Rather surprising fun fact: in many years, the top export of George Washington's main plantation Mount Vernon was not tobacco nor any other cash crop, but fish.
This is less of a specific fact and more of a point, but I had a misimpression that slaves were taken care of by their masters, and I think a lot of other people probably would.
The way American slavery actually (usually) worked was that a slave would receive a cabin, a single set of clothes a year, and some basic rations, like bags of cornmeal or rice, possibly bacon if they were lucky (but not necessarily), and the offal from animals slaughtered for the White folks (which is where things like chitlins come from). Additionally, slaves tended to be treated to a feast at Christmastime and given liquor, which sometimes was banned otherwise.

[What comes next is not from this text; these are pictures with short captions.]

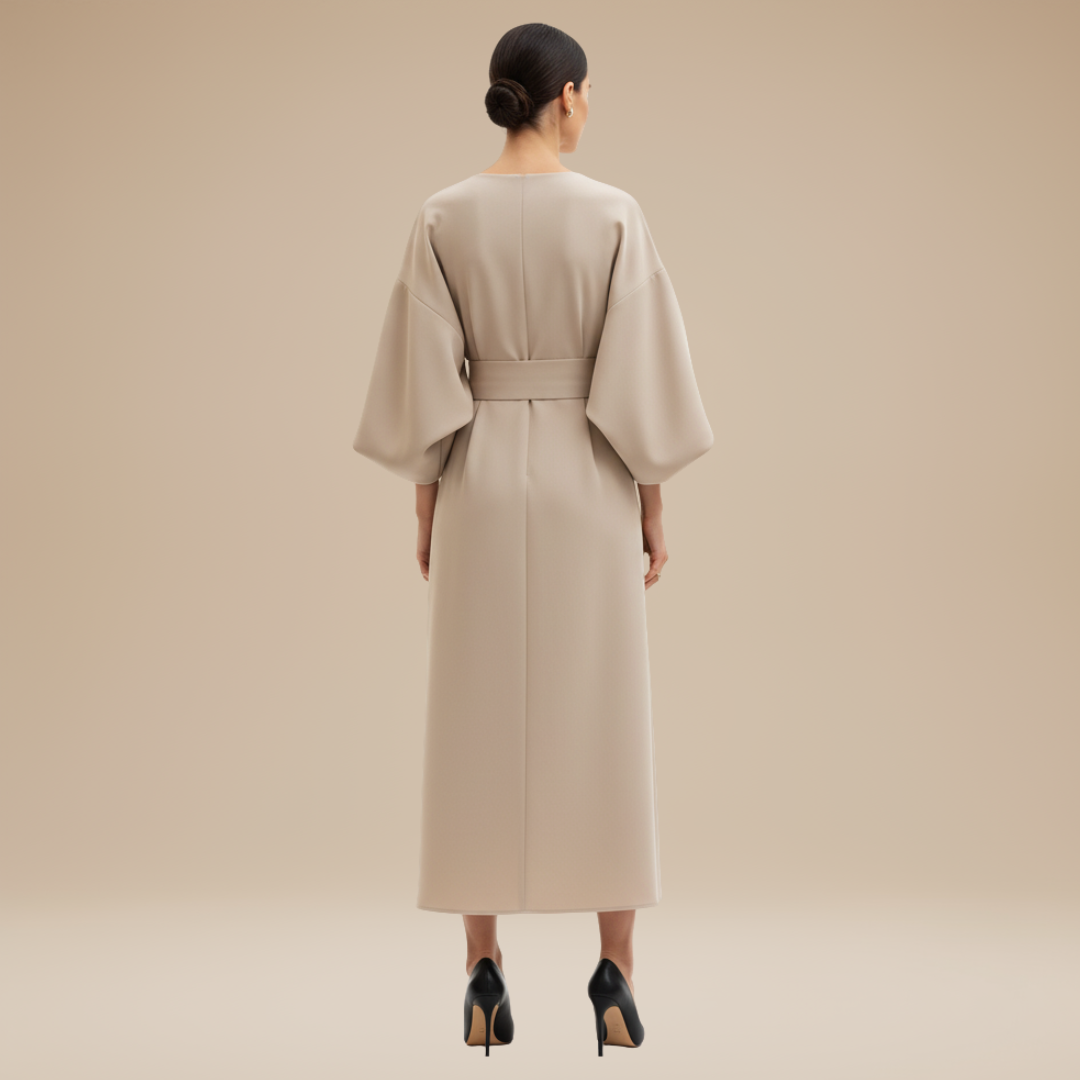 Women's Belted Wrap Midi Dress – Wide Flowing Sleeves Draped Waist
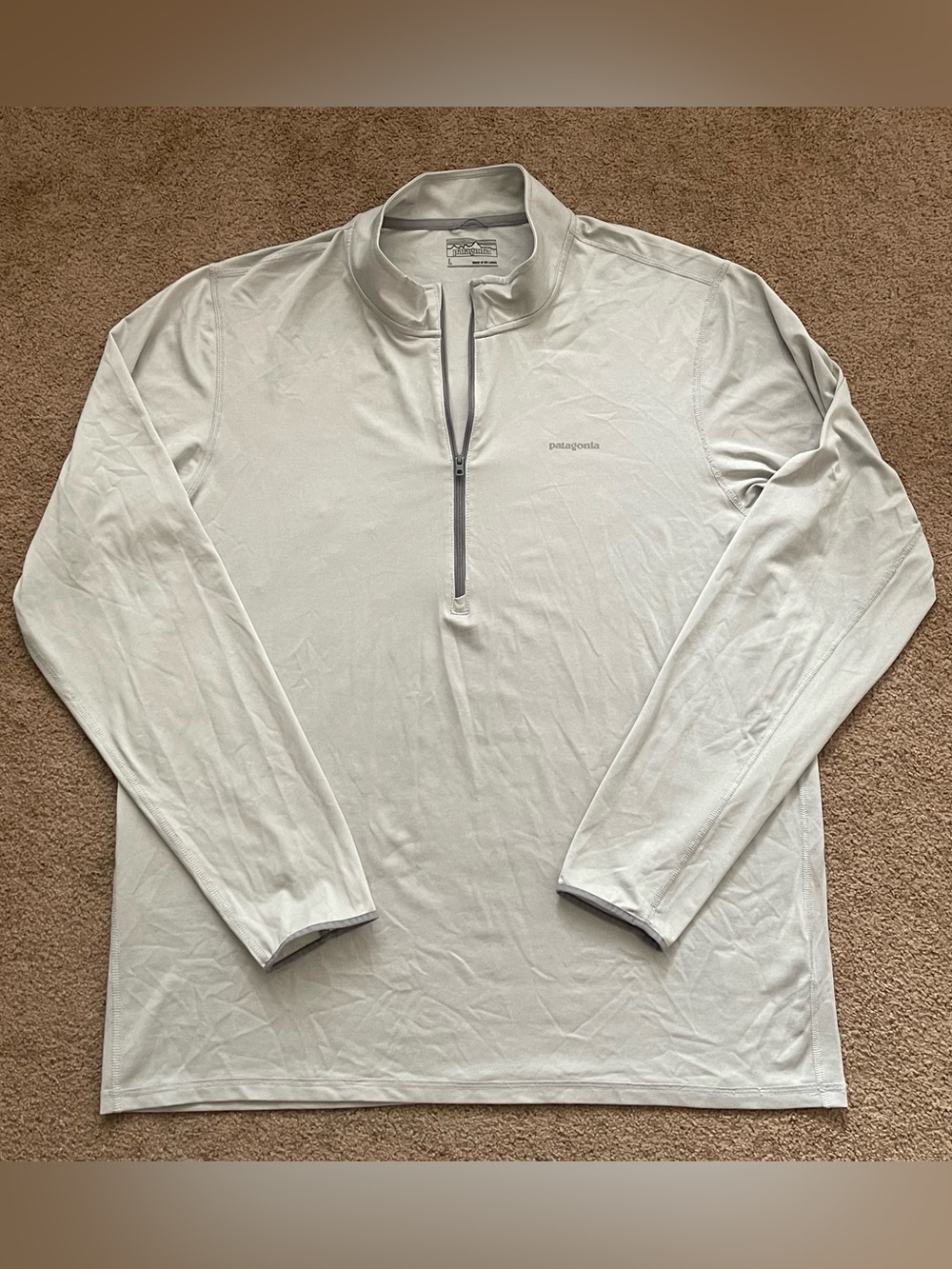 Patagonia Quarter Zip Shirt Mens L Gray Long Sleeve UPF 50 Sun Protection Surf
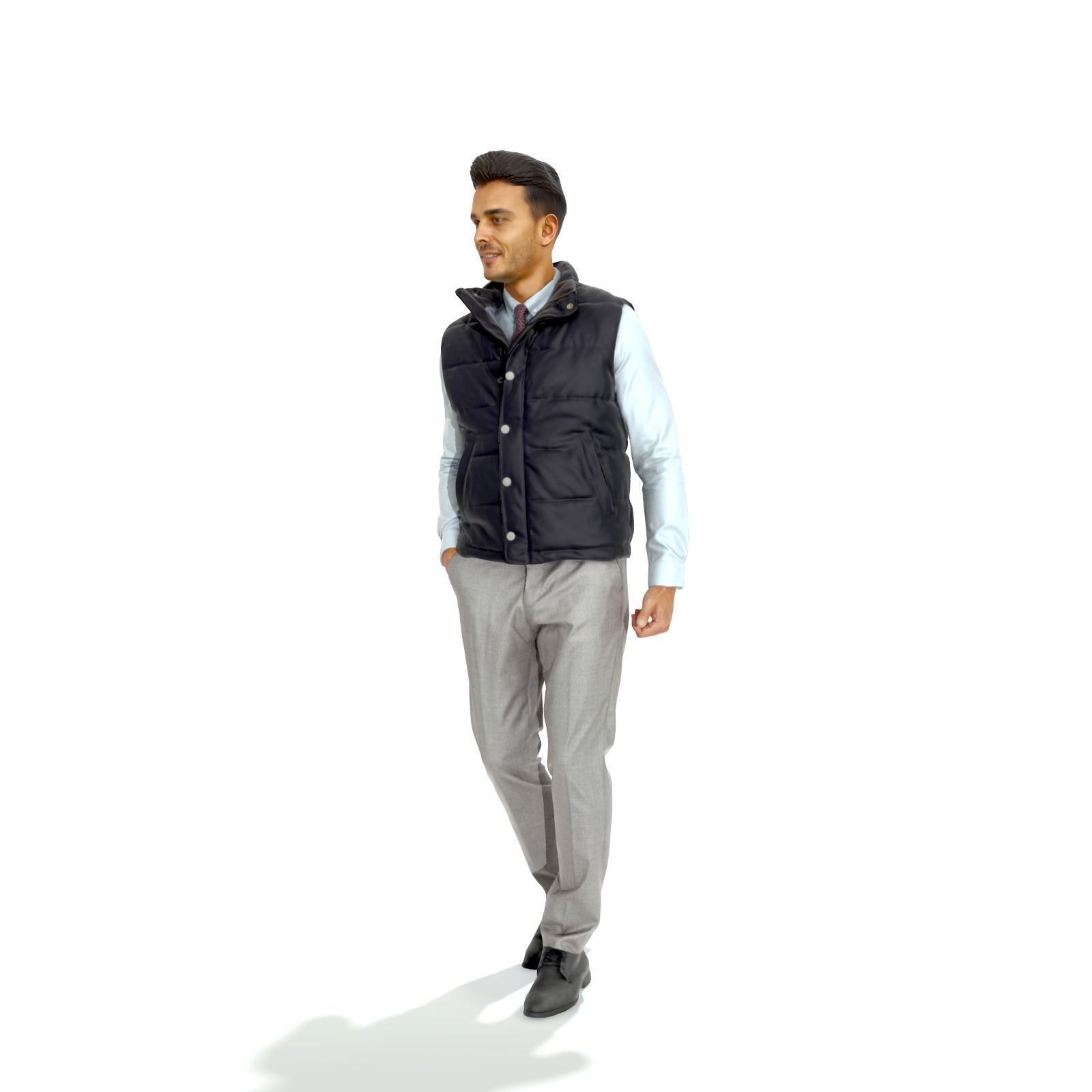 Standing Casual Man with Black Vest BMan0314-HD2-O01P01-S 3D model_34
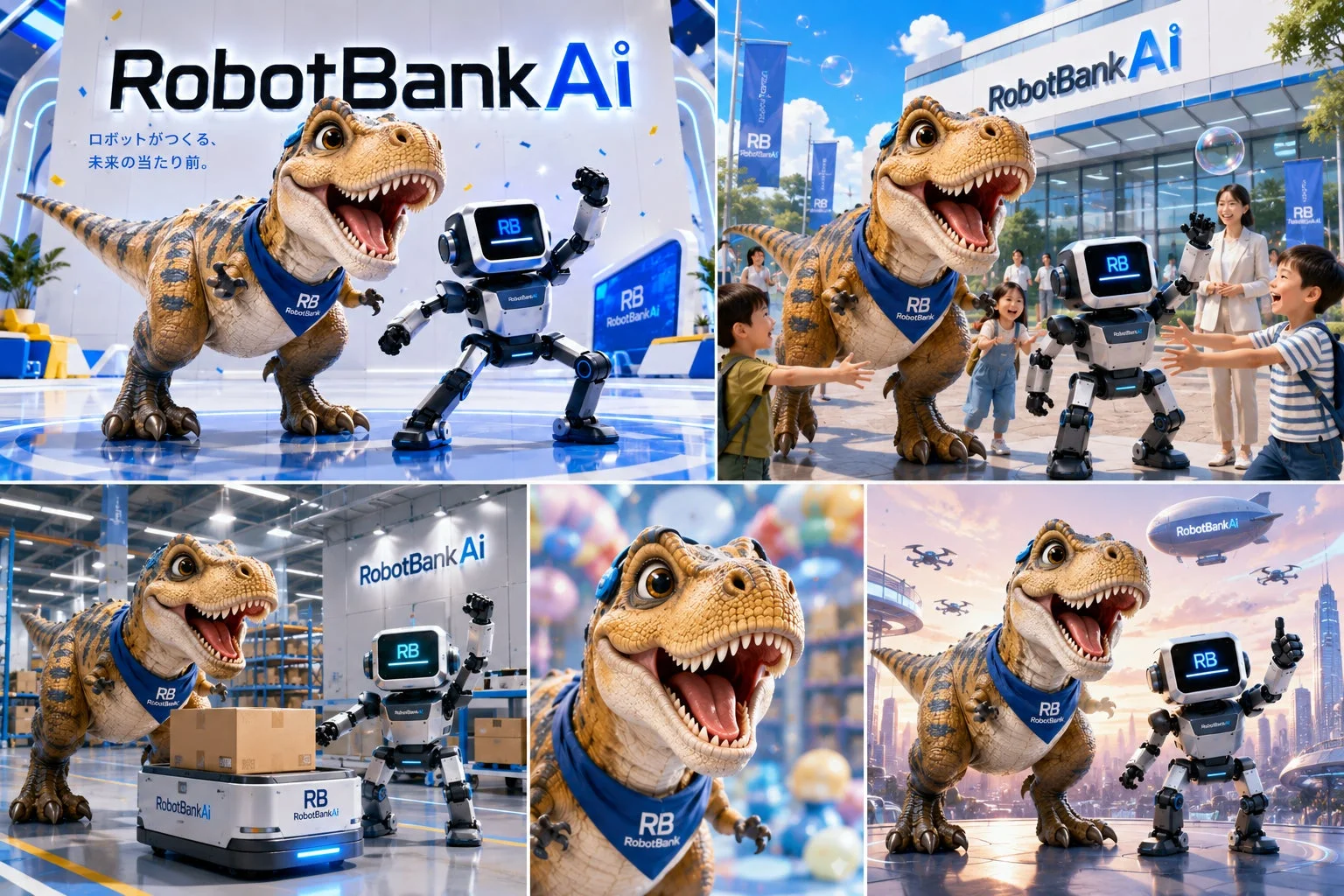RobotBank Aiの広告で、ロボットと恐竜のマスコットが活躍する未来の世界を描いています。子供たちとの触れ合い、倉庫での作業、未来都市の風景など、AIとロボットが日常に溶け込む様子が表現されています。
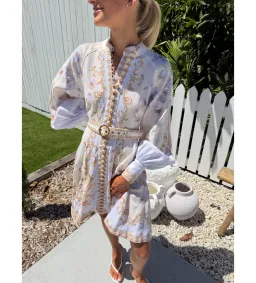 Zimmermann The Hypnotic Buttoned Mini Dress in Blue Floral Size 1/Au10 for rent on The Volte - image 4
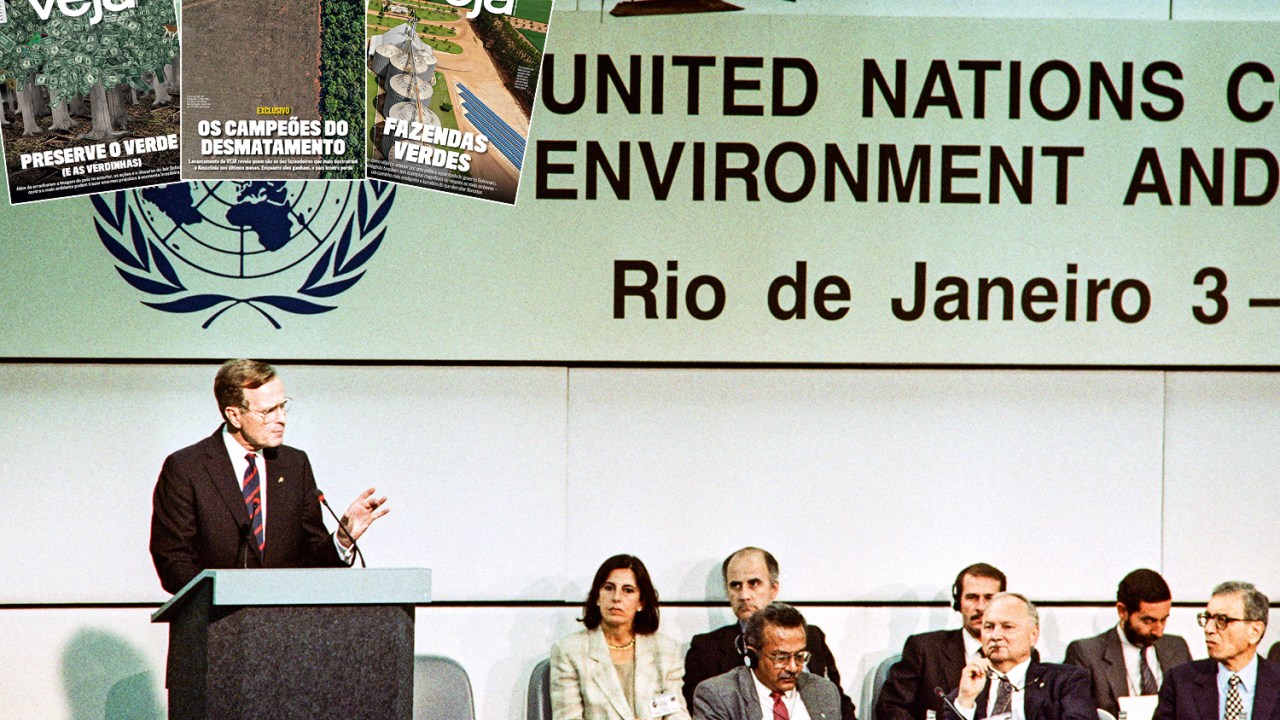 VIGÍLIA E ELOGIOS - A Eco-92, no Rio, e as capas de VEJA: zelo permanente para denunciar as agressões contra o meio ambiente e aplausos para as boas posturas -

This was generally not enough to feed a slave family through the year. They ate very little meat, but would tend to be allowed to keep chickens, and their veggies usually came from their own gardens. Often slaves worked a fairly short work day (by modern standards) for master, like say four hours, but they spent pretty much the rest of the daylight working on their own gardens to produce their basic foodstuffs.
So slaves did receive rations, but it's not really correct to think of their master as feeding them, because the rations were like a bare subsistence diet that the slave supplemented through their own work. Often garden plots and livestock would be handed out as rewards to productive slaves.